# The request
Can you reproduce, word for word, the lines of the listing between the line holding "A) the neck at (x=154, y=138)" and the line holding "1924 millimetres", inclusive?

# Listed records
— Start —

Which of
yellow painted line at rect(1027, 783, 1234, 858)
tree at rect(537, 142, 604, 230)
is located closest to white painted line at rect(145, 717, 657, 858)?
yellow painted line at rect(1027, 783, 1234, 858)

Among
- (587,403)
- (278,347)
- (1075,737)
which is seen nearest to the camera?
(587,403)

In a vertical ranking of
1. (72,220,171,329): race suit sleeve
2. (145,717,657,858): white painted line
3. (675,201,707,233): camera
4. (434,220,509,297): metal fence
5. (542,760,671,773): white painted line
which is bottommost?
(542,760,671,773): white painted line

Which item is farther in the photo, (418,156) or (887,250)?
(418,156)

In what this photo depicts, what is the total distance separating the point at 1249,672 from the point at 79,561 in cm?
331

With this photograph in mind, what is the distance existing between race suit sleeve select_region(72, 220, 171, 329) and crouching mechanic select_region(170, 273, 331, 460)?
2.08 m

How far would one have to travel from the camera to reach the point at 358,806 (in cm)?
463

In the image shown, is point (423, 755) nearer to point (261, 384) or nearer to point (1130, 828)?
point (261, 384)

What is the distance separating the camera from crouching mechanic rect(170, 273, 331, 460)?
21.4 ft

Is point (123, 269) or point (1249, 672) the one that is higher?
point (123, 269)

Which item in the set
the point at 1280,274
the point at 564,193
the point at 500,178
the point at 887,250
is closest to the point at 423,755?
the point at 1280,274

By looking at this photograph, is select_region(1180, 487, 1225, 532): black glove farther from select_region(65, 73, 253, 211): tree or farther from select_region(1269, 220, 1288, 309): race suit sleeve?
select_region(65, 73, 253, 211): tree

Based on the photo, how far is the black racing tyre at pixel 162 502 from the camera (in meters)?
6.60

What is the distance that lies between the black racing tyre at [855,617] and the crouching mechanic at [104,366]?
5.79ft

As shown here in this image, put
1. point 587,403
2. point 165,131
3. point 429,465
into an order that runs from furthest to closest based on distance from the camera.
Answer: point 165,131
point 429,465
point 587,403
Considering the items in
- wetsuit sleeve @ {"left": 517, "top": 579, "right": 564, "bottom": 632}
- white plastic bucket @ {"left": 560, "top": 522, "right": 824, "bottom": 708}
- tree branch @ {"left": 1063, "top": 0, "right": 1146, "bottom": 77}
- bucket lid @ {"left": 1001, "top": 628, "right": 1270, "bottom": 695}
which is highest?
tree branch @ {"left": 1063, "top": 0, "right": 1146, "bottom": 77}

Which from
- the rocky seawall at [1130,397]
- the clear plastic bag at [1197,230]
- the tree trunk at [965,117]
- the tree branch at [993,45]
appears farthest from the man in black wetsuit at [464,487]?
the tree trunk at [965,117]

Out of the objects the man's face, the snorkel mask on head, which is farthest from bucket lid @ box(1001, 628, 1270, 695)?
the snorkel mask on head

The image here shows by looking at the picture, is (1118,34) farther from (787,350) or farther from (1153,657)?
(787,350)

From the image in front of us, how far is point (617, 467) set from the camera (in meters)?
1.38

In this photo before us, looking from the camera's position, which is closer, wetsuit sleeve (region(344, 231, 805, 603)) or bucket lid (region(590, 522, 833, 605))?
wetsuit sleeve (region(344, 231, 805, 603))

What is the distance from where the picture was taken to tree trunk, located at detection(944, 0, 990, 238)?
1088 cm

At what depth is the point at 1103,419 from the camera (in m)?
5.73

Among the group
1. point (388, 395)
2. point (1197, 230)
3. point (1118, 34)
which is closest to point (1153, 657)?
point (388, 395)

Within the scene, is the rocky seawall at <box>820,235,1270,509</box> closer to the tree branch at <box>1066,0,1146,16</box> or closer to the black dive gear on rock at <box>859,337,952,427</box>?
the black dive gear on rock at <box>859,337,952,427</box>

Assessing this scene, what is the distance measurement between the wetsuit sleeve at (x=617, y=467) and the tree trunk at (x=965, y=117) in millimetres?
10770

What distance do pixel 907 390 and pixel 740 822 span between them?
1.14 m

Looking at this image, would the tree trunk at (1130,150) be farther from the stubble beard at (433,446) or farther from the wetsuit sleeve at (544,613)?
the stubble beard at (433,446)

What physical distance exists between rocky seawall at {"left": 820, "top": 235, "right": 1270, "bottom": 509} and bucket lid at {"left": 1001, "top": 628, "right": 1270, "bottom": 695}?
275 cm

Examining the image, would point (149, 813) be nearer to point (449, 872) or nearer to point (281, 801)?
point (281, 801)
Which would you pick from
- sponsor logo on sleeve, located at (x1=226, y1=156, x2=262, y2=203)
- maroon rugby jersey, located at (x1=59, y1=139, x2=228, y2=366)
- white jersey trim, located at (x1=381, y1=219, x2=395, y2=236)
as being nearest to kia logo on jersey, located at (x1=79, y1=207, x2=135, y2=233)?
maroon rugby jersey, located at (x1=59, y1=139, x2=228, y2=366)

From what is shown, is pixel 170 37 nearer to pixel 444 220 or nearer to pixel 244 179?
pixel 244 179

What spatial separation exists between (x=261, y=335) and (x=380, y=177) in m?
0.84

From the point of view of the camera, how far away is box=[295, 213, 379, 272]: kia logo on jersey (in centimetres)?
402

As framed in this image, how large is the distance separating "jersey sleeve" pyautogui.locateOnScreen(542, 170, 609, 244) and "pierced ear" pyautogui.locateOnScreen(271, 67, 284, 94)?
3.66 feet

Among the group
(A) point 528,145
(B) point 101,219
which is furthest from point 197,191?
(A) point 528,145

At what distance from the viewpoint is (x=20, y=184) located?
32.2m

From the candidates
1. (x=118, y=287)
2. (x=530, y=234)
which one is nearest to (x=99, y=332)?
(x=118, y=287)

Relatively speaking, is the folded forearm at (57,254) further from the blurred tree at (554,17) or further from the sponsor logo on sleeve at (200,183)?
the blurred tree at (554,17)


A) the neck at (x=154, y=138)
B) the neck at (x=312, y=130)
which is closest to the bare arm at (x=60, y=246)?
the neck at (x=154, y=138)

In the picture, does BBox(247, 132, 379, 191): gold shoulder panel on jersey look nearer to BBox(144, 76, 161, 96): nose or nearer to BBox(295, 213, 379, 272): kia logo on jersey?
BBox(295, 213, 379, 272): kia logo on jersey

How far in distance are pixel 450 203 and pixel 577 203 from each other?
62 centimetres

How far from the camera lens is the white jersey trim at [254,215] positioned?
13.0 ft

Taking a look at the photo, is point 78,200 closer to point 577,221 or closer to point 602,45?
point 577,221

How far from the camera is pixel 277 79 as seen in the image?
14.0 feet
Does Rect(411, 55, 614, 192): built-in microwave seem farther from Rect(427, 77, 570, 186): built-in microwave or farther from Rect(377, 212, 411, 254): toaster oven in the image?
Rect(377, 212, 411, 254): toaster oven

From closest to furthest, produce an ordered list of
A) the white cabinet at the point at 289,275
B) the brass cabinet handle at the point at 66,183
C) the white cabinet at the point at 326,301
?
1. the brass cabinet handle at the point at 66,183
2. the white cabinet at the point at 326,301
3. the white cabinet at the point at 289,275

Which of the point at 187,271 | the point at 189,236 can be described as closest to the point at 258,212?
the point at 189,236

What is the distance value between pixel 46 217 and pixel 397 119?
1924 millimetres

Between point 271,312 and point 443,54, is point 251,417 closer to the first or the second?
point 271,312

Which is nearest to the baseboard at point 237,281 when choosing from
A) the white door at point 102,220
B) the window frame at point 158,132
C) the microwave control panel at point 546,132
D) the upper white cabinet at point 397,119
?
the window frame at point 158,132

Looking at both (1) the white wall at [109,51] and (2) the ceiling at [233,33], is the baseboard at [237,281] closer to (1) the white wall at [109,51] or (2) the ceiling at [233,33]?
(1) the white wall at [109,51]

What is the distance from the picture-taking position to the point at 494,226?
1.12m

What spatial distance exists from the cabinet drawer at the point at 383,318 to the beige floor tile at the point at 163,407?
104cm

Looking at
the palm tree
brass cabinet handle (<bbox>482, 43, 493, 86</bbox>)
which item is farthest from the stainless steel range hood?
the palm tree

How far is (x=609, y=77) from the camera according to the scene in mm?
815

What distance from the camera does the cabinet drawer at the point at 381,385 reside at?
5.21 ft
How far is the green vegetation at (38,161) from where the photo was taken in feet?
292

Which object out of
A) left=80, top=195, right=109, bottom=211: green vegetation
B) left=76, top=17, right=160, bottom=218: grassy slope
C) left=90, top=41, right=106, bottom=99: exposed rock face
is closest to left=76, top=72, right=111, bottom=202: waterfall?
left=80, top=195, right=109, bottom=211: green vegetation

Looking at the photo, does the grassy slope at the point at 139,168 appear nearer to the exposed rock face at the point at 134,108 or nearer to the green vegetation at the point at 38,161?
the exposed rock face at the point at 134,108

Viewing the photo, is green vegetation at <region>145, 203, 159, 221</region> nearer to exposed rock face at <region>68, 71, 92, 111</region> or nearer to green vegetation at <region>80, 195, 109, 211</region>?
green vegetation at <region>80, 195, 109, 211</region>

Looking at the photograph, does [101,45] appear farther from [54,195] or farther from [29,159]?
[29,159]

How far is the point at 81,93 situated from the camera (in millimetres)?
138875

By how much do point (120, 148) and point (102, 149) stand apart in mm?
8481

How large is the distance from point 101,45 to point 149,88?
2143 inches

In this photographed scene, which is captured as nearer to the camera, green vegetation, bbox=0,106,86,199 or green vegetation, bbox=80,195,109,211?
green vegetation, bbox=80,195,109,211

— End —

# Reply
A) the neck at (x=154, y=138)
B) the neck at (x=312, y=130)
which is closest to the bare arm at (x=60, y=246)?
the neck at (x=154, y=138)

In the picture, does BBox(247, 132, 379, 191): gold shoulder panel on jersey look nearer to BBox(144, 76, 161, 96): nose or nearer to BBox(295, 213, 379, 272): kia logo on jersey?
BBox(295, 213, 379, 272): kia logo on jersey

How far in distance are pixel 450 203 and pixel 577 203 from each other?
62 centimetres

How far from the camera lens is the white jersey trim at [254,215] positioned?
13.0 ft

Taking a look at the photo, is point 78,200 closer to point 577,221 or closer to point 602,45?
point 577,221

How far from the camera is pixel 277 79 as seen in the image?
14.0 feet
Does Rect(411, 55, 614, 192): built-in microwave seem farther from Rect(427, 77, 570, 186): built-in microwave or farther from Rect(377, 212, 411, 254): toaster oven in the image?
Rect(377, 212, 411, 254): toaster oven

From closest to furthest, produce an ordered list of
A) the white cabinet at the point at 289,275
B) the brass cabinet handle at the point at 66,183
C) the white cabinet at the point at 326,301
?
1. the brass cabinet handle at the point at 66,183
2. the white cabinet at the point at 326,301
3. the white cabinet at the point at 289,275

Which of the point at 187,271 | the point at 189,236 can be described as closest to the point at 258,212?
the point at 189,236

What is the distance value between pixel 46 217 and pixel 397 119?
1924 millimetres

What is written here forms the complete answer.